TASK STATEMENT — Would you transcribe exactly the lines from the one containing "TQ0753 : Path" to the last line of the data below, both ends included, but none of the pictures?

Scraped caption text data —
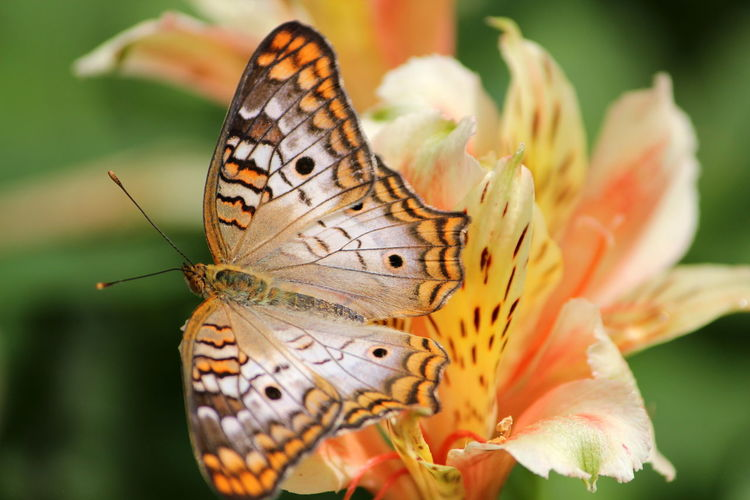 Animal Animal Themes Animal Wildlife Animal Wing Animals In The Wild Beauty In Nature Butterfly Butterfly - Insect Close-up Flower Flower Head Flowering Plant Fragility Freshness Insect Invertebrate Nature No People One Animal Outdoors Petal Plant Pollen Pollination Vulnerability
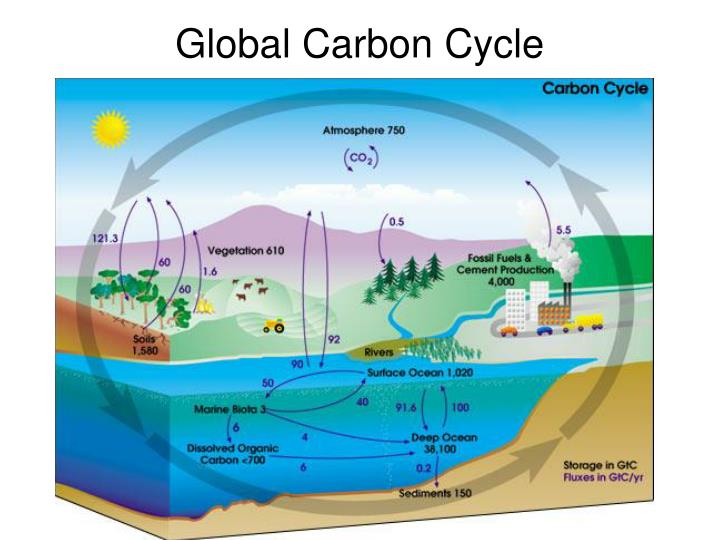 Global carbon cycle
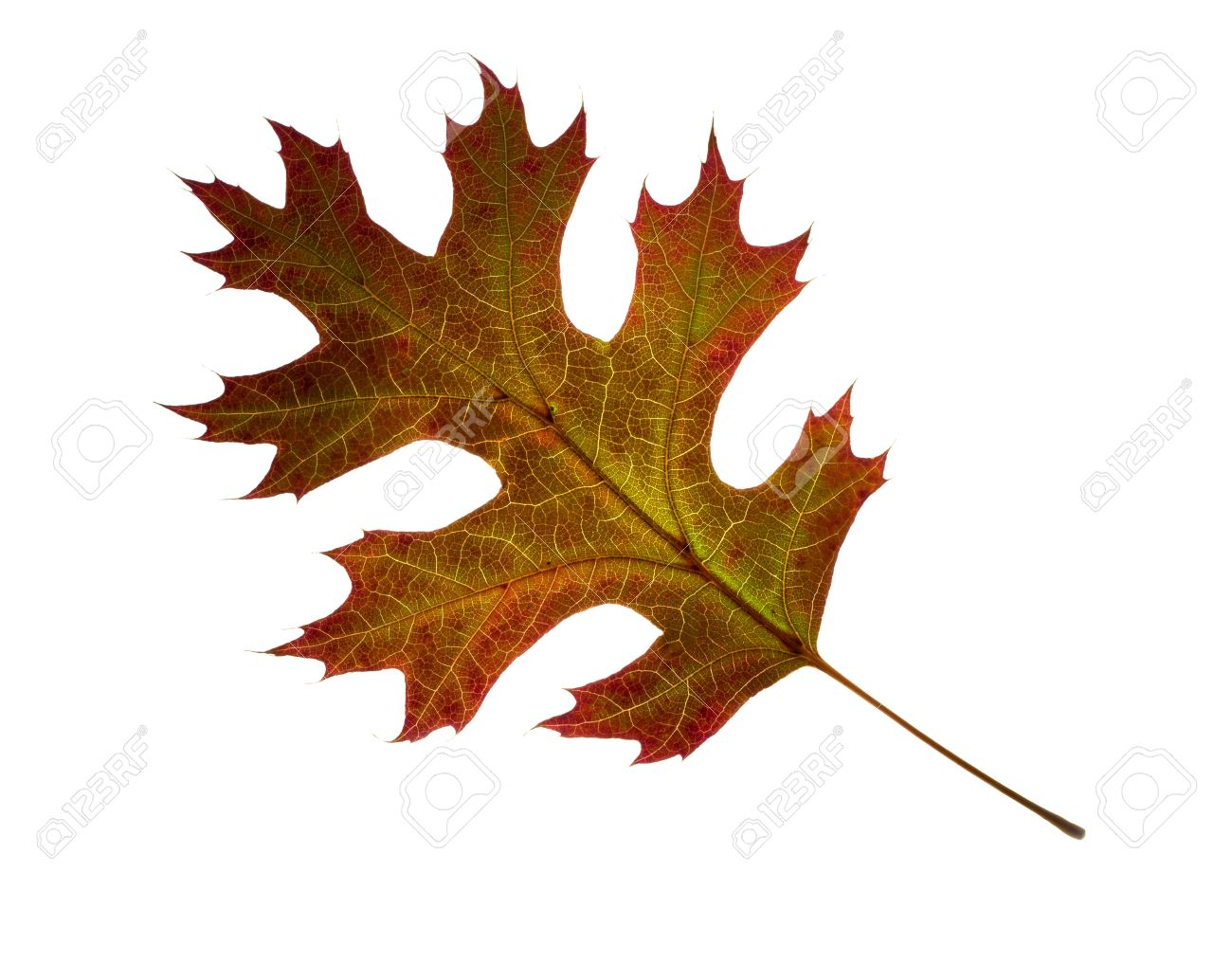 Close Up Of Autumn Northern Pin Oak Leaf On White Background Stock Photo Picture And Royalty Free Image Image 16460724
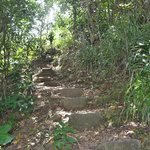 some of the steps to Hodges Beach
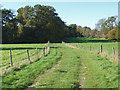 TQ0753 : Path towards Hatchlands Park by Alan Hunt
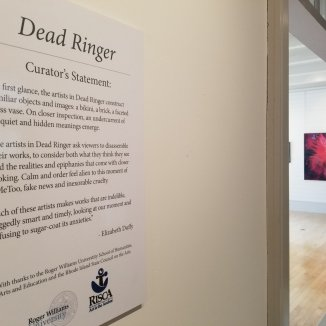 Dead Ringer, install view4-with wall text
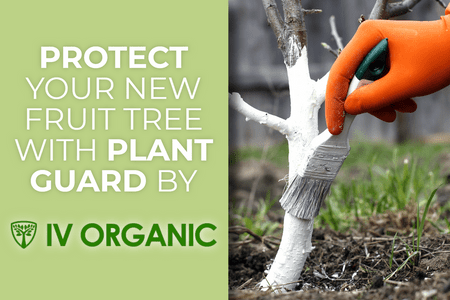 Protect Your Trees With IV ORGANIC Plant Guard-Four Winds Growing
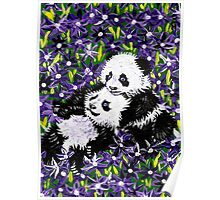 Panda Cubs in Purple Poster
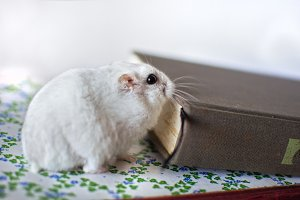 Hamster playing between books.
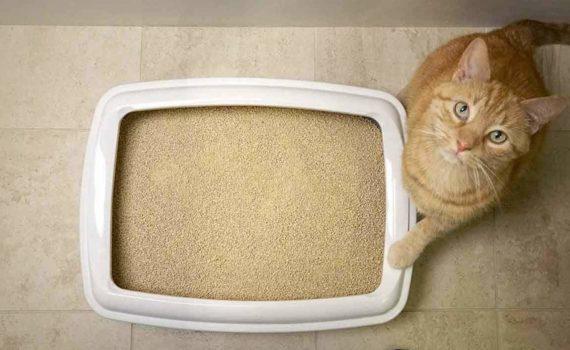 Les 8 meilleures litières pour chat
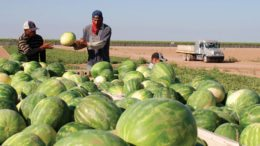 West Mexico Watermelon Harvest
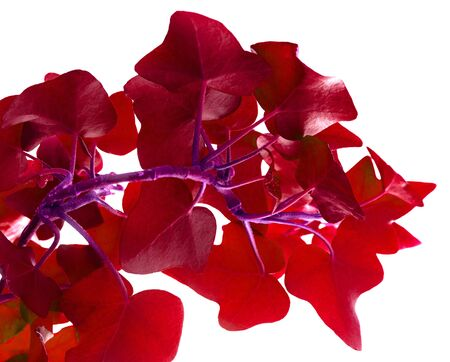 amaranthine: Bright leafs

TASK RESULT —
 TQ0753 : Path towards Hatchlands Park by Alan Hunt
 Dead Ringer, install view4-with wall text
 Protect Your Trees With IV ORGANIC Plant Guard-Four Winds Growing
 Panda Cubs in Purple Poster
 Hamster playing between books.
 Les 8 meilleures litières pour chat
 West Mexico Watermelon Harvest
 amaranthine: Bright leafs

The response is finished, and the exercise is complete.